The Duet of Brain and Music

Two new studies of music and the brain give us insights into the mind of the improvising musician, and the conformist leanings of teenagers.

It’s always fascinating to ask a jazz musician about the experience of improvising. During their spontaneous solos, these remarkable players are producing notes faster than their conscious minds can think of them, and many report their primary effort consists of staying out of their own way.

New brain-scan research, reported in the new issue of the journal NeuroImage, finds a scientific explanation for that quasi-mystical phenomenon.

Meanwhile, a separate study in that same journal examines the brains of teenagers as they listen to music and finds evidence of the strong pull adolescents feel to conform to the preferences of their peers.

For the improvisation study, researchers Aaron Berkowitz and Daniel Ansari studied the brains of 28 people as they improvised five-note melodies on a tiny keyboard. Thirteen were classically trained undergraduate pianists from the Dartmouth College music department. The other 15 were nonmusicians (though some had played instruments for up to three years in the past).

“The two groups showed significant differences in functional brain activity during improvisation,” the researchers report. “Specifically, musicians deactivated the right temporoparietal junction during melodic improvisation, while nonmusicians showed no change in activity in this region.”

This suggests trained musicians “are entering a different state of attentional focus than nonmusicians as soon as they engage in even the simple act of playing, and that this effect is particularly heightened during melodic improvisation,” Berkowitz and Ansari write.

In other words, they effectively blocked out mental distractions, “allowing for a more goal-directed performance state that aids in creative thought.”

That ability to intensely focus has a variety of obvious benefits. Indeed, this study could be used as further evidence of the value of maintaining music education in the schools.

Speaking of students, the second study used similar fMRI technology to study the conformist tendencies of adolescents. A research team led by Gregory Berns of the Emory University School of Medicine scanned the brains of 27 youngsters ranging in age from 12 to 17 as they listened to 15-second clips from relatively obscure contemporary pop songs.

During the first round, the adolescents were asked to rate each of the 60 songs on a five-point scale. In the second round, the musical excerpts were replayed, with one crucial difference: Two-thirds of the time, the song’s MySpace popularity ranking was flashed onto the computer screen as the music played. Having received this information, participants were asked to rate the song a second time.

“Without popularity information displayed, participants changed their ratings on 11.6 percent of the trials,” the researchers report. “With popularity shown, they changed their ratings 21.9 percent of the time.”
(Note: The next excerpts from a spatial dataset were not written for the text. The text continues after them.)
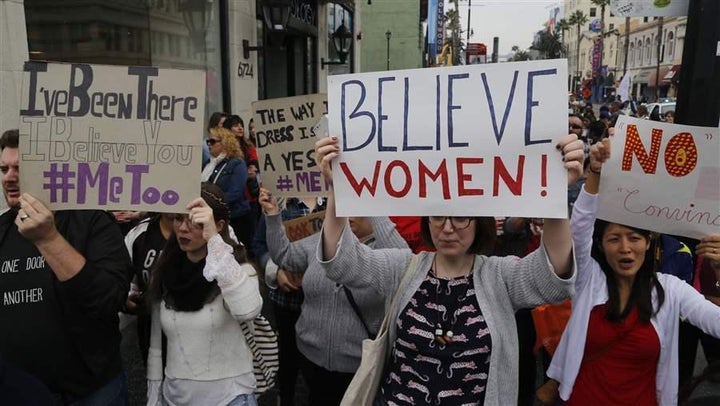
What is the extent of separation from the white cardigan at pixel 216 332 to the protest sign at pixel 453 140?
528 millimetres

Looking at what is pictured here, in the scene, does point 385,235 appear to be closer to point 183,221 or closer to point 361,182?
point 361,182

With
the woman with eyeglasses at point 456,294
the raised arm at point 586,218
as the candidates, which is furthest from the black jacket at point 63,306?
the raised arm at point 586,218

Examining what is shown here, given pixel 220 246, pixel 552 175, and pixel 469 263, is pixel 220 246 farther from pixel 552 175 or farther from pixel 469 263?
pixel 552 175

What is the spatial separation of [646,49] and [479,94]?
70187mm

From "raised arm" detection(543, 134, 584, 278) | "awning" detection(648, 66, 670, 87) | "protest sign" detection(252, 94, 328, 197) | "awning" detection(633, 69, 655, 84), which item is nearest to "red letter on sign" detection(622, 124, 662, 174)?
"raised arm" detection(543, 134, 584, 278)

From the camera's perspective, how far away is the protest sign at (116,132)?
2.12 m

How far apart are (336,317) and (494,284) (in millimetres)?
935

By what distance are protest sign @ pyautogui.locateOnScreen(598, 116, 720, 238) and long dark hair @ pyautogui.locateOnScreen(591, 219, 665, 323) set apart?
3.7 inches

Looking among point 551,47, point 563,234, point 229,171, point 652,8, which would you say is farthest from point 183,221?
point 551,47

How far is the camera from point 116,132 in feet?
7.16

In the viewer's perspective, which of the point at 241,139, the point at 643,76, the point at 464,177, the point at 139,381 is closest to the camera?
the point at 464,177

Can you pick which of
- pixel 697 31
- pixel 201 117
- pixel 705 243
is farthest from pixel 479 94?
pixel 697 31

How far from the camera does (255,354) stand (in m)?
2.54

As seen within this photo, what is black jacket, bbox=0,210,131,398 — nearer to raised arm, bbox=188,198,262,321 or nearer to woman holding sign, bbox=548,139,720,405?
raised arm, bbox=188,198,262,321
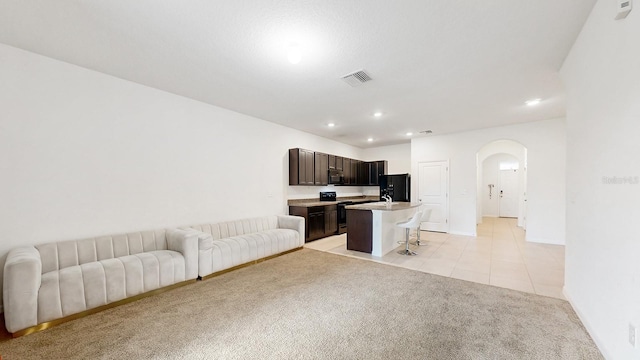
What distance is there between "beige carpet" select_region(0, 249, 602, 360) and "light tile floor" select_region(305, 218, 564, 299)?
434 millimetres

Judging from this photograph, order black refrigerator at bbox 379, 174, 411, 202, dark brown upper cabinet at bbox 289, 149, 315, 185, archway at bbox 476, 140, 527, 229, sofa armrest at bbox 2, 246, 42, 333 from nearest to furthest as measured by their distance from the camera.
Result: sofa armrest at bbox 2, 246, 42, 333 < dark brown upper cabinet at bbox 289, 149, 315, 185 < black refrigerator at bbox 379, 174, 411, 202 < archway at bbox 476, 140, 527, 229

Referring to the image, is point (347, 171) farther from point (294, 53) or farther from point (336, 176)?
point (294, 53)

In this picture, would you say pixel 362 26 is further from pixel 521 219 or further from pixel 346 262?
pixel 521 219

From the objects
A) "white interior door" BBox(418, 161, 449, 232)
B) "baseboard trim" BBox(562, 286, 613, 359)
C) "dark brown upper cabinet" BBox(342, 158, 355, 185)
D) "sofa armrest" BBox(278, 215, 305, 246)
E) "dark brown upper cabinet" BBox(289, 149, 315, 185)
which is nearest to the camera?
"baseboard trim" BBox(562, 286, 613, 359)

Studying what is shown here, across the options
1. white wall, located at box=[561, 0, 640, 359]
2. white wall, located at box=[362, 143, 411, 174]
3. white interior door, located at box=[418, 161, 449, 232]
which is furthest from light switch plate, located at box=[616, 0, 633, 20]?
white wall, located at box=[362, 143, 411, 174]

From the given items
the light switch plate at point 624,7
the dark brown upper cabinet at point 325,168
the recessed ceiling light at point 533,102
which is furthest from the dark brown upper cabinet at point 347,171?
the light switch plate at point 624,7

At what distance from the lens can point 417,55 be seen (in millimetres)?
2754

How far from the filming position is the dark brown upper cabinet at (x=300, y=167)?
5984 mm

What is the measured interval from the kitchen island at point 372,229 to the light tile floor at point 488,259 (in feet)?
0.54

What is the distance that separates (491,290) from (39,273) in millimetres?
4976

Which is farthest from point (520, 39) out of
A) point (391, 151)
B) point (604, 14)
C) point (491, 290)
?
point (391, 151)

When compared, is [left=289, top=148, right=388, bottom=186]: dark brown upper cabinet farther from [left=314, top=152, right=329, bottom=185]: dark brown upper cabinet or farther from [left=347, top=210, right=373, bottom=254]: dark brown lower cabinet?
[left=347, top=210, right=373, bottom=254]: dark brown lower cabinet

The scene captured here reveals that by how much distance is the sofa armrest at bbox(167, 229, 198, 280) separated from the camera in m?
3.27

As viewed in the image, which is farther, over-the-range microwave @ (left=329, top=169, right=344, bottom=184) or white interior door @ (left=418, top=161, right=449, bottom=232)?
over-the-range microwave @ (left=329, top=169, right=344, bottom=184)
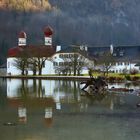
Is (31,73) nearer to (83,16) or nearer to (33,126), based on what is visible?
(33,126)

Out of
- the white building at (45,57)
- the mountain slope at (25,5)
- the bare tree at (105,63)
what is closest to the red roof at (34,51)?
the white building at (45,57)

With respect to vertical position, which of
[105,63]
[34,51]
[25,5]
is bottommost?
[105,63]

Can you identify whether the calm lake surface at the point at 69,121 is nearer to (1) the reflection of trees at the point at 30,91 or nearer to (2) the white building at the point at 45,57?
(1) the reflection of trees at the point at 30,91

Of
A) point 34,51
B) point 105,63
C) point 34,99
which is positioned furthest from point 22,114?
point 34,51

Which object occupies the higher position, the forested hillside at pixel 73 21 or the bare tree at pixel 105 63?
the forested hillside at pixel 73 21

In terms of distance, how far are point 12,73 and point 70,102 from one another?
59.4 metres

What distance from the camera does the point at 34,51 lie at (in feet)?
266

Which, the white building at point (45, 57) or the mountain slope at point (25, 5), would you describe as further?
the mountain slope at point (25, 5)

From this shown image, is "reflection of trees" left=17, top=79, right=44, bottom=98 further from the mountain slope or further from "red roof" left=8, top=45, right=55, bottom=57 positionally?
the mountain slope

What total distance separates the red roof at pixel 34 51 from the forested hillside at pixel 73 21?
30.5m

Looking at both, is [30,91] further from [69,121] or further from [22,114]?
[69,121]

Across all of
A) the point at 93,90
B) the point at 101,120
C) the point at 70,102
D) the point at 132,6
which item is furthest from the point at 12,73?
the point at 132,6

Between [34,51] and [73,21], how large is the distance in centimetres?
7647

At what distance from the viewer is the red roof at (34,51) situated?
80.1 m
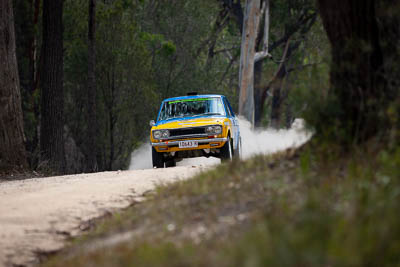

Why would knowing other people’s opinions influence their own? “fMRI results showed a strong correlation between the participants’ rating and activity in the caudate nucleus, a region [of the brain] previously implicated in reward-driven actions,” according to the paper. “The tendency to change one’s evaluation of a song was positively correlated with activation in the anterior insula and anterior cingulate, two regions that are associated with psychological arousal and negative affective states.”

The researchers’ conclusion: “Our results suggest that a principal mechanism whereby popularity ratings affect consumer choice is through the anxiety generated by the mismatch between one’s own preferences and the others’. This mismatch anxiety motivates people to switch their choices in the direction of the consensus.”

So, if you’re told your peers all like a certain band, but its music doesn’t really speak to you, this creates anxiety — which can, and sometimes is, alleviated by deciding you like the group after all. Of course, we eventually outgrow this need to fit in and boldly follow our own paths. Don’t we?